FanGraphs Crowd: The Top 82 Free Agents
Free agency begins five days after the end of the World Series. As in other recent offseasons, FanGraphs once again facilitated this offseason a contract-crowdsourcing project, the idea being to harness the wisdom of the crowds to the end of better understanding the 2015-16 free-agent market.
Below are the results of same. For each player, respondents provided estimates of the years and dollars he’s likely to receive. Also, in such cases as a player is a candidate to receive a qualifying offer from his club, readers predicted whether he would or not — and whether, having received a qualifying offer, that player would accept it. Answers to other questions — regarding options, for example — also appear below.
What the reader will note regarding this particular list relative to previous iterations of same is its considerable length. This same exercise last year contained 55 names; the year before that, 47. Below, one finds 82 of them. The greater size is not the product of a concerted effort to provide greater coverage, but rather of mere necessity: the quantity of useful free agents (or potential free agents, at least) appears itself simply to be greater than in recent years.

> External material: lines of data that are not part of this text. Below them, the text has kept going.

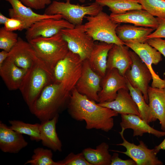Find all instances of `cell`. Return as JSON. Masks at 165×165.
<instances>
[{
	"label": "cell",
	"mask_w": 165,
	"mask_h": 165,
	"mask_svg": "<svg viewBox=\"0 0 165 165\" xmlns=\"http://www.w3.org/2000/svg\"><path fill=\"white\" fill-rule=\"evenodd\" d=\"M68 112L74 119L85 121L87 130L95 129L108 132L113 127V117L118 116L114 110L101 106L75 88L72 91L67 105Z\"/></svg>",
	"instance_id": "cell-1"
},
{
	"label": "cell",
	"mask_w": 165,
	"mask_h": 165,
	"mask_svg": "<svg viewBox=\"0 0 165 165\" xmlns=\"http://www.w3.org/2000/svg\"><path fill=\"white\" fill-rule=\"evenodd\" d=\"M70 94L60 83H51L43 89L29 110L41 122L51 119L67 107Z\"/></svg>",
	"instance_id": "cell-2"
},
{
	"label": "cell",
	"mask_w": 165,
	"mask_h": 165,
	"mask_svg": "<svg viewBox=\"0 0 165 165\" xmlns=\"http://www.w3.org/2000/svg\"><path fill=\"white\" fill-rule=\"evenodd\" d=\"M53 82L52 71L40 59L33 63L27 70L19 89L29 109L45 87Z\"/></svg>",
	"instance_id": "cell-3"
},
{
	"label": "cell",
	"mask_w": 165,
	"mask_h": 165,
	"mask_svg": "<svg viewBox=\"0 0 165 165\" xmlns=\"http://www.w3.org/2000/svg\"><path fill=\"white\" fill-rule=\"evenodd\" d=\"M28 42L38 57L52 72L57 63L69 51L61 31L50 37H38Z\"/></svg>",
	"instance_id": "cell-4"
},
{
	"label": "cell",
	"mask_w": 165,
	"mask_h": 165,
	"mask_svg": "<svg viewBox=\"0 0 165 165\" xmlns=\"http://www.w3.org/2000/svg\"><path fill=\"white\" fill-rule=\"evenodd\" d=\"M84 18L87 21L83 24L84 30L94 41L125 45L116 34V28L119 24L115 22L107 13L102 11L95 15L86 16Z\"/></svg>",
	"instance_id": "cell-5"
},
{
	"label": "cell",
	"mask_w": 165,
	"mask_h": 165,
	"mask_svg": "<svg viewBox=\"0 0 165 165\" xmlns=\"http://www.w3.org/2000/svg\"><path fill=\"white\" fill-rule=\"evenodd\" d=\"M103 10V7L95 2L88 5L73 4L70 1L54 0L46 9L44 13L48 15H59L62 18L75 26L82 24L86 16H94Z\"/></svg>",
	"instance_id": "cell-6"
},
{
	"label": "cell",
	"mask_w": 165,
	"mask_h": 165,
	"mask_svg": "<svg viewBox=\"0 0 165 165\" xmlns=\"http://www.w3.org/2000/svg\"><path fill=\"white\" fill-rule=\"evenodd\" d=\"M82 62L78 55L69 51L53 70L54 82L60 83L66 91L71 94L81 76Z\"/></svg>",
	"instance_id": "cell-7"
},
{
	"label": "cell",
	"mask_w": 165,
	"mask_h": 165,
	"mask_svg": "<svg viewBox=\"0 0 165 165\" xmlns=\"http://www.w3.org/2000/svg\"><path fill=\"white\" fill-rule=\"evenodd\" d=\"M61 32L69 51L78 55L82 61L89 59L95 43L85 31L83 24L62 29Z\"/></svg>",
	"instance_id": "cell-8"
},
{
	"label": "cell",
	"mask_w": 165,
	"mask_h": 165,
	"mask_svg": "<svg viewBox=\"0 0 165 165\" xmlns=\"http://www.w3.org/2000/svg\"><path fill=\"white\" fill-rule=\"evenodd\" d=\"M130 53L132 63L124 76L133 87L140 90L148 104V91L149 84L152 79V74L146 65L135 52L130 50Z\"/></svg>",
	"instance_id": "cell-9"
},
{
	"label": "cell",
	"mask_w": 165,
	"mask_h": 165,
	"mask_svg": "<svg viewBox=\"0 0 165 165\" xmlns=\"http://www.w3.org/2000/svg\"><path fill=\"white\" fill-rule=\"evenodd\" d=\"M124 130H122L119 132L123 140L121 143L117 144V145L122 146L125 147V152L111 150V151L124 154L134 160L137 165H162L163 163L157 156L159 152L154 148H148L147 146L142 141H139L138 145H136L131 143L127 140L123 136Z\"/></svg>",
	"instance_id": "cell-10"
},
{
	"label": "cell",
	"mask_w": 165,
	"mask_h": 165,
	"mask_svg": "<svg viewBox=\"0 0 165 165\" xmlns=\"http://www.w3.org/2000/svg\"><path fill=\"white\" fill-rule=\"evenodd\" d=\"M102 77L94 71L90 67L88 60L83 61L81 76L75 88L80 94L86 95L90 100L98 102V94L101 87Z\"/></svg>",
	"instance_id": "cell-11"
},
{
	"label": "cell",
	"mask_w": 165,
	"mask_h": 165,
	"mask_svg": "<svg viewBox=\"0 0 165 165\" xmlns=\"http://www.w3.org/2000/svg\"><path fill=\"white\" fill-rule=\"evenodd\" d=\"M75 26L62 18L44 19L34 23L26 30L25 37L28 41L38 37H49L60 32L62 29Z\"/></svg>",
	"instance_id": "cell-12"
},
{
	"label": "cell",
	"mask_w": 165,
	"mask_h": 165,
	"mask_svg": "<svg viewBox=\"0 0 165 165\" xmlns=\"http://www.w3.org/2000/svg\"><path fill=\"white\" fill-rule=\"evenodd\" d=\"M101 86V89L98 94V103L113 101L120 89L128 90L126 78L115 68L107 70L105 75L102 77Z\"/></svg>",
	"instance_id": "cell-13"
},
{
	"label": "cell",
	"mask_w": 165,
	"mask_h": 165,
	"mask_svg": "<svg viewBox=\"0 0 165 165\" xmlns=\"http://www.w3.org/2000/svg\"><path fill=\"white\" fill-rule=\"evenodd\" d=\"M110 16L118 24L129 23L136 26L150 28L154 29H156L158 26L156 17L144 9L132 10L120 14H111Z\"/></svg>",
	"instance_id": "cell-14"
},
{
	"label": "cell",
	"mask_w": 165,
	"mask_h": 165,
	"mask_svg": "<svg viewBox=\"0 0 165 165\" xmlns=\"http://www.w3.org/2000/svg\"><path fill=\"white\" fill-rule=\"evenodd\" d=\"M8 57L18 66L26 70L33 63L40 59L30 43L20 37L16 44L9 52Z\"/></svg>",
	"instance_id": "cell-15"
},
{
	"label": "cell",
	"mask_w": 165,
	"mask_h": 165,
	"mask_svg": "<svg viewBox=\"0 0 165 165\" xmlns=\"http://www.w3.org/2000/svg\"><path fill=\"white\" fill-rule=\"evenodd\" d=\"M28 145L23 134L0 122V149L4 152L18 153Z\"/></svg>",
	"instance_id": "cell-16"
},
{
	"label": "cell",
	"mask_w": 165,
	"mask_h": 165,
	"mask_svg": "<svg viewBox=\"0 0 165 165\" xmlns=\"http://www.w3.org/2000/svg\"><path fill=\"white\" fill-rule=\"evenodd\" d=\"M129 48L126 45L114 44L108 53L107 70L116 68L120 75L124 76L132 63Z\"/></svg>",
	"instance_id": "cell-17"
},
{
	"label": "cell",
	"mask_w": 165,
	"mask_h": 165,
	"mask_svg": "<svg viewBox=\"0 0 165 165\" xmlns=\"http://www.w3.org/2000/svg\"><path fill=\"white\" fill-rule=\"evenodd\" d=\"M121 116V121L120 125L122 130H125L127 129H132L133 131V137H141L146 133L152 134L158 138L165 136V131L154 129L137 115L122 114Z\"/></svg>",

Note that players with options certain to be exercised were omitted from balloting. Note also that, despite having received ballots, both Jaime Garcia and Torii Hunter have been omitted from the list below, owing to their near futures having been already determined — by the exercise of an option in the former case, retirement in the latter. Note finally that the crowd has demonstrated a distinct tendency to underestimate the overall contract values of free agents — especially among those players expected to receive the greatest compensation.